In trying to tread the fine line between these two positions, the government of India has triggered off what some people are calling ‘solar wars’.
The National Solar Mission (NSM) is being rolled out in phases, and for the first batch of the first phase, the government said that those project developers who opt for the crystalline silicon modules, shall buy only those made in India. For the second batch, it went a step down in the value chain and said that even the cells will have to be made in India. This is what has got the United States’ goat. This rule did not apply to thin film, simply because there is no thin film module manufacturer in India to buy from. As a consequence of this, most of the project developers went in for imported thin film modules.
This domestic content requirement was only for projects awarded under the NSM and not for those set up under the various states’ programmes.
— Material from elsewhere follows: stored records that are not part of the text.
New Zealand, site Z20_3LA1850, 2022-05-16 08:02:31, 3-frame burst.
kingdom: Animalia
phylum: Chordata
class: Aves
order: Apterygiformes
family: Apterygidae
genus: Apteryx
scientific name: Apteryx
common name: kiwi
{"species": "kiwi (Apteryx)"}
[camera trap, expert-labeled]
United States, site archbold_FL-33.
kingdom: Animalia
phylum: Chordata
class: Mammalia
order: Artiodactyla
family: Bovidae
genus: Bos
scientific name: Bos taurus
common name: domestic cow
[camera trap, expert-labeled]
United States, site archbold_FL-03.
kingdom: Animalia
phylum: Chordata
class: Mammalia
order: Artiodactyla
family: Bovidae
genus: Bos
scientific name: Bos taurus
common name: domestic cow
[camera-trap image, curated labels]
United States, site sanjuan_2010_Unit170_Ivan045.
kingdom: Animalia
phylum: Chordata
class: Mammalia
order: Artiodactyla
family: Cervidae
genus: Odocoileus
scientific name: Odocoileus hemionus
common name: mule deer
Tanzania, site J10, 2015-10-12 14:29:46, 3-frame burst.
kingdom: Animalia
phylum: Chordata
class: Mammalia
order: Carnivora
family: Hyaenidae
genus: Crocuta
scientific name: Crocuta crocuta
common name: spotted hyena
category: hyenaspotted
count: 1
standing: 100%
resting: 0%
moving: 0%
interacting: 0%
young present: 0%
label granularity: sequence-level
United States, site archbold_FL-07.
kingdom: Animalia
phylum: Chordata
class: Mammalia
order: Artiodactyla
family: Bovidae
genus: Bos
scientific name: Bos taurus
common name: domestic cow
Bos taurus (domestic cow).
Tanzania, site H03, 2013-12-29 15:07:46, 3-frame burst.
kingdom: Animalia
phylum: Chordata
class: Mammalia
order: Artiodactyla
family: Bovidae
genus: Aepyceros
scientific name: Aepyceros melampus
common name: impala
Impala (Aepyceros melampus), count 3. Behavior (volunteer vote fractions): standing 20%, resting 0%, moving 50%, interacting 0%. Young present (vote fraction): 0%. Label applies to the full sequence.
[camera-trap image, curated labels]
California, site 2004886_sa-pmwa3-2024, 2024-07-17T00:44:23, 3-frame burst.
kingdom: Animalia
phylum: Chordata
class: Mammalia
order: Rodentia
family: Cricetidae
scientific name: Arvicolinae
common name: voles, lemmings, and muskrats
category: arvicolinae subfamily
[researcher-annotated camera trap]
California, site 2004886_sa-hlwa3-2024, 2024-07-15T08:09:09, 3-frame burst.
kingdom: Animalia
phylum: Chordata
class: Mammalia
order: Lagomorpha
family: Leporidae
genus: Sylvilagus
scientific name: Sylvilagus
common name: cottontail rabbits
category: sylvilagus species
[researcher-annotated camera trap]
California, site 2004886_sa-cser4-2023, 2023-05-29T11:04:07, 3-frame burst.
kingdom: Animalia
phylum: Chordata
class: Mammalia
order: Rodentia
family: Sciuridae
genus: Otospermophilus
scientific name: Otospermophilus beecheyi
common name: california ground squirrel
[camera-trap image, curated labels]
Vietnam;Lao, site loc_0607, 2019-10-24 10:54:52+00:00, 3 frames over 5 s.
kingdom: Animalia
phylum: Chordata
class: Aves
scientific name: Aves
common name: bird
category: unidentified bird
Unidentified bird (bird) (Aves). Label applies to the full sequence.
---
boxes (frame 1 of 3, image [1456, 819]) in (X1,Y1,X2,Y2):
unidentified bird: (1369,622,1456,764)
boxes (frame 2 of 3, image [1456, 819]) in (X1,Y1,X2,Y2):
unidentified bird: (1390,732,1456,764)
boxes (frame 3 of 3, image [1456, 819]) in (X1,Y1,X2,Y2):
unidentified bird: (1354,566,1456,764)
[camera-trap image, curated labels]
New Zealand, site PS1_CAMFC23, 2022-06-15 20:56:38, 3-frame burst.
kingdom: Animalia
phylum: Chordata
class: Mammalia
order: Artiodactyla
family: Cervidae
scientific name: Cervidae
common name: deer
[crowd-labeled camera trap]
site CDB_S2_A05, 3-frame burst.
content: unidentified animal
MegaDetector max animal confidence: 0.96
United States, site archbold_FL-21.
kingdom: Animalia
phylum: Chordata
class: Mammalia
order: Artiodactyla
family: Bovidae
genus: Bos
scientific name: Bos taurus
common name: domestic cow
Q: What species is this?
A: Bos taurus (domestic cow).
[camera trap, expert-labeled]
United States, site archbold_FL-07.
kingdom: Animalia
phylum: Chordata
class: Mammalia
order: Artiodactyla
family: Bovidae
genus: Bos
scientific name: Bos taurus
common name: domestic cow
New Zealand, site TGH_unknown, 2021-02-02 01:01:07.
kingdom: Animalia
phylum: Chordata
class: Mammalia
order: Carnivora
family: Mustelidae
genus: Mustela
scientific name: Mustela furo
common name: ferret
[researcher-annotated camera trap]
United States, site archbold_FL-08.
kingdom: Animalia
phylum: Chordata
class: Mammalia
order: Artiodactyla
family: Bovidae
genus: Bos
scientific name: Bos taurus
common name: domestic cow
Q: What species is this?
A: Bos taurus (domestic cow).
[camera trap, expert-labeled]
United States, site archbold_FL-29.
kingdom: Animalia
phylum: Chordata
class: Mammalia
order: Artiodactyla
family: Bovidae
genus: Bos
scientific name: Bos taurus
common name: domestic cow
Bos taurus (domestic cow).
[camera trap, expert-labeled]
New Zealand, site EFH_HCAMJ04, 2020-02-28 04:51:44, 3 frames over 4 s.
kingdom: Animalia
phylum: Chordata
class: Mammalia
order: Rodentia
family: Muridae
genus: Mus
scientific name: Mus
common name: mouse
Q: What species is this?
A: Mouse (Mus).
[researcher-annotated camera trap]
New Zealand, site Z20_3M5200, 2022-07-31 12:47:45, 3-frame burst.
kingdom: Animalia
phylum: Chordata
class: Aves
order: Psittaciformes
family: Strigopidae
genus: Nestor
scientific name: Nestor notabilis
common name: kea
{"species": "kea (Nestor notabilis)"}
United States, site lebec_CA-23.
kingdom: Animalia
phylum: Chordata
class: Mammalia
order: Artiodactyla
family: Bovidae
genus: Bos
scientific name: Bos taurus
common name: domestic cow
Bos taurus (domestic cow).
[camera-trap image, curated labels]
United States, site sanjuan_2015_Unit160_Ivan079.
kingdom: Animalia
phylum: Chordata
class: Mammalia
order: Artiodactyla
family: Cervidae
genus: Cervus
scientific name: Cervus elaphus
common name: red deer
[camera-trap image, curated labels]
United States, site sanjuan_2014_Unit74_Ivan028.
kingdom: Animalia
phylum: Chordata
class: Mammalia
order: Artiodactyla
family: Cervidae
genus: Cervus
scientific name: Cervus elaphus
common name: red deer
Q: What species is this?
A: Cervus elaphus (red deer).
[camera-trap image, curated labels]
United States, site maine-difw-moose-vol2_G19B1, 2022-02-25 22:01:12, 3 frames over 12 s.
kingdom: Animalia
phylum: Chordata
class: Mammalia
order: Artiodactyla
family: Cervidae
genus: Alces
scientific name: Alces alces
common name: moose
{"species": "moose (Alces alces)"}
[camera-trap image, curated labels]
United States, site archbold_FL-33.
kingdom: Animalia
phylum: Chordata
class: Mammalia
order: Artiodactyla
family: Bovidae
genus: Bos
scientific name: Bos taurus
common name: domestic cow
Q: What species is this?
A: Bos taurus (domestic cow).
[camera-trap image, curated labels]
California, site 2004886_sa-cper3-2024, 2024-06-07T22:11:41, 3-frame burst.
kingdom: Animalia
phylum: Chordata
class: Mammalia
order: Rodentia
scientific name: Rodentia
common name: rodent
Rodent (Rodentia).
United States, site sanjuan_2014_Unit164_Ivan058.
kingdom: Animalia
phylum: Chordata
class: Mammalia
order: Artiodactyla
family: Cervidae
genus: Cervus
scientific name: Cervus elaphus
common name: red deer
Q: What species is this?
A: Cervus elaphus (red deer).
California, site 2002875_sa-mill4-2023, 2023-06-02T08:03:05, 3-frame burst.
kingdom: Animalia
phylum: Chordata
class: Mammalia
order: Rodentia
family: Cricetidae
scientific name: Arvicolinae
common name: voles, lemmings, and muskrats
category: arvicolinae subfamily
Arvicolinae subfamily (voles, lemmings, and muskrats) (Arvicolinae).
Notably, of the 1,200 MW of capacity in India today, about 850 MW has come under Gujarat’s programme. Most of those putting up projects under the states’ programmes are therefore importing their modules.
Thus, the NSM projects are importing thin films (mainly from the U.S.), those under states’ programmes are importing crystalline silicon modules (mainly from China) and nobody is buying from Indian manufacturers.
Against this backdrop, India initiated anti-dumping investigations in November last year against manufacturers in China, USA, Taiwan and Malaysia, deferring to the pleas of the domestic manufacturing industry.
The project developers stress that it is only smart to let them buy their equipment from the cheapest sources in the world, so that a culture of setting up solar plants develops first. Force them to buy locally, the costs will stunt the growth of the fledgling industry and neither the power producers nor the module makers will be in business.
The solar power generators were promptly up in arms, pleading that the duty would make their upcoming projects unviable, given that most of them were won under thin-margin tariffs determined through competitive bidding processes.
Now, the U.S. has taken India to WTO over the ‘domestic content requirement’ (DCR) under the NSM. India is likely to argue that the NSM is in the nature of government procurement — because the power is bought by a government-owned company.India is not a signatory to the Agreement on Government Procurement, hence, no violation.
Secondly, India will argue that the DCR rules have truly caused no damage to any overseas manufacturers, because it is applied on a very small portion of the country’s goals, the rules do not cover states’ programmes.
One way out could be to encourage Indian companies to acquire technologies abroad — for technology alone could be the answer to the advantage of scale that the American and Chinese companies have. Such technologies are available and are being acquired. For instance, a South Korean company, Hanwha, which took over the German major, Q-Cells, last year, also bought Crystal Solar of the US for just $23 million. Crystal Solar is developing cutting edge solar manufacturing technologies. Hanergy, a Chinese company, took over the American company, Miasole, recently, but it also acquired another division of Q-Cells, called Solibro. The Chinese and the Koreans have an eye on emerging technologies. Why not Indian companies?